CN108549644A

CN108549644A - Omission pronominal translation method towards neural machine translation

Info

Publication number: CN108549644A
Application number: CN201810326895.6A
Authority: CN
Inventors: 熊德意; 谭新
Original assignee: Suzhou University
Current assignee: Suzhou University
Priority date: 2018-04-12
Filing date: 2018-04-12
Publication date: 2018-09-18

Abstract

The present invention relates to a kind of language material processing method using neural machine translation system omit pronoun, apply in the NMT models based on attention mechanism and use encoder decoder frames, including：Obtain original language material；Word alignment is carried out to the language material of acquisition, obtains the Position Approximate of missing pronoun；All possible pronoun is put into the position of all possible missing；Most suitable pronoun and most suitable position are selected using language model；Word alignment is carried out again, changes the position of supplement missing pronoun into pronoun in respective objects sentence；SequenceLabeling marking models are trained using the training corpus supplemented.The above-mentioned language material processing method for using neural machine translation system omit pronoun can be automatically replenished the pronoun omitted in source statement and avoid using generated ambiguity after source language supplement source statement missing pronoun, to effectively improve translation quality.Further relate to a kind of interpretation method using neural machine translation system.

Description

Omission pronominal translation method towards neural machine translation

Technical field

The present invention relates to neural machine translation, more particularly to the omission pronominal translation method towards neural machine translation.

Background technology

With the raising of computer computation ability and the application of big data, deep learning obtains further application.Base It is had been to be concerned by more and more people in the Neural Machine Translation of deep learning.It is the most frequently used in the fields NMT A kind of translation model be the encoder-decoder models with attention mechanism (attention-based).It is mainly thought Think it is that sentence (hereinafter collectively referred to as ' source statement ') to be translated is become into a vector by encoder (encoder) coding It indicates, then utilizes decoder (decoder) to indicate to be decoded to the vector of source statement, translation becomes its corresponding translation (hereinafter collectively referred to as ' object statement ').Although the Neural Machine Translation based on deep learning are certain It can be good at translating source statement in degree, but for a kind of habitual uttered sentence for omitting pronoun is translated another kind What is but showed on the non-language for omitting pronoun is not so outstanding, literary " eaten for example, we are often right", and correspond to English should be " have you eaten", but reality carries attention mechanism (attention-based) with general Encoder-decoder model translations come out sentence be " eaten", as turning over for this uttered sentence for omitting pronoun It translates, because ' you ' is omitted in Chinese, and the custom that English does not omit, therefore carry out translation using machine and can drop significantly The fluency and readability of low translation, to influence translation quality.

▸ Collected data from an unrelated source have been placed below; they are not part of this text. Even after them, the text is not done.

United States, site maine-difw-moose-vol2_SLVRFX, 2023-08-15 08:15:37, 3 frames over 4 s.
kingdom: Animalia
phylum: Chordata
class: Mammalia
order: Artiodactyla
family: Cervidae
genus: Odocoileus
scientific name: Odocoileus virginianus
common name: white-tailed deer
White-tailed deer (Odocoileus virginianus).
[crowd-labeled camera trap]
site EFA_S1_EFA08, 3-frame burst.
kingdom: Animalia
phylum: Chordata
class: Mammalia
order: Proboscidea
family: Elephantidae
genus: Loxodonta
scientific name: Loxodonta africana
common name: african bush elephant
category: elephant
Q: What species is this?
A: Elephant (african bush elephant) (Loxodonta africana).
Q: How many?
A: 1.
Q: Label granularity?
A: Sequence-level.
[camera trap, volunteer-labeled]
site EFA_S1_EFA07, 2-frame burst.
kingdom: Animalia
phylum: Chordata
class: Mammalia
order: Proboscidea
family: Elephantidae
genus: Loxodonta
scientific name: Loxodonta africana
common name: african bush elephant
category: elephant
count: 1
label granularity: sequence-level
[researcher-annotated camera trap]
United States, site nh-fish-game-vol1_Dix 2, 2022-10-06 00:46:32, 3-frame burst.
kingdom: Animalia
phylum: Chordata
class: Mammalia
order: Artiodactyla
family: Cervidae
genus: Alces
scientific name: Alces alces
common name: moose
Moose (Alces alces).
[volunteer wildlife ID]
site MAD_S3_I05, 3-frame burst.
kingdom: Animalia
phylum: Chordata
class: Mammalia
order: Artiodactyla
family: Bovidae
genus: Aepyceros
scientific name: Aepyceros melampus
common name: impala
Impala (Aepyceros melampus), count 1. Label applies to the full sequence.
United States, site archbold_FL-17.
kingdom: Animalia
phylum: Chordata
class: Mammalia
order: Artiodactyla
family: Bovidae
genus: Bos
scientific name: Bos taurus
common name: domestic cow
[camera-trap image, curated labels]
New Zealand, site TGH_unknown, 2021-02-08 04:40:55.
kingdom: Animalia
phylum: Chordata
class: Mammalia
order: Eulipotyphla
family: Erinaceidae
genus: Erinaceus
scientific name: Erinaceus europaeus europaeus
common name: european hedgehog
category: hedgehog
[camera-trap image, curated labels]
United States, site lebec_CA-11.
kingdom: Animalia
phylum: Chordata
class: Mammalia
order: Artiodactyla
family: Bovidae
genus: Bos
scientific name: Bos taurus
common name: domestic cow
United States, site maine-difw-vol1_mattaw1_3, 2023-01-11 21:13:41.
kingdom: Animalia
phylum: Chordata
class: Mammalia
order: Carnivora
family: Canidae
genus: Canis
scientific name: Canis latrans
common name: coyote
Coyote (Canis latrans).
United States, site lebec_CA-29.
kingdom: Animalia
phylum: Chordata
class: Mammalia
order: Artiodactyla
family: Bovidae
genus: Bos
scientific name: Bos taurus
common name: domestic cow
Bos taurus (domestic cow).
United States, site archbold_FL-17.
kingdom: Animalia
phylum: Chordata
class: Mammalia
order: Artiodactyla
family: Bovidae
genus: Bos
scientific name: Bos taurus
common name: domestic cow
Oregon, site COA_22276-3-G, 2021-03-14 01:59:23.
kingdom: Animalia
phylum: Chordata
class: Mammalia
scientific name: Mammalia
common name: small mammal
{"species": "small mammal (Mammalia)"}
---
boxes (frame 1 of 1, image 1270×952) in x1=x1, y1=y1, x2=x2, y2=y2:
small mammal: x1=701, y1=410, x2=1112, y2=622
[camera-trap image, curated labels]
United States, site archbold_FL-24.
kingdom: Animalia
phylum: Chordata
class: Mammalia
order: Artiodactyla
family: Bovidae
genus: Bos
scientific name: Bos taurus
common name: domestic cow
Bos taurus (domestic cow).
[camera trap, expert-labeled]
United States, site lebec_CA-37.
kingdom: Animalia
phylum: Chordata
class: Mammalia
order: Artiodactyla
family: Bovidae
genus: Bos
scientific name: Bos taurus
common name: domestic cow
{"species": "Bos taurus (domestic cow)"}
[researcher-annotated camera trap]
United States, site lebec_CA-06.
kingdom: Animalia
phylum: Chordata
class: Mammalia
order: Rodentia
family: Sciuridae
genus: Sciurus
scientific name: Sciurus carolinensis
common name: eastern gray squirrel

It is existing to solve the problems, such as that this kind of method has following 2 kinds：

1. the pronoun omitted in artificial polishing source statement；

2. automatically supplementing the pronoun omitted in source statement with source language, the specific method is as follows：

First, source statement and object statement are carried out pair using word alignment (corresponding the word in two sentences) Neat operation, the approximate location of missing pronoun is obtained with this；Then, all possible pronoun is filled into all possible missing Position；Finally, (judge whether a sentence has the fluency of normal statement, puzzlement degree is smaller, then more connects using language model Near-nature forest language) come select be most suitable for supplement pronoun and position.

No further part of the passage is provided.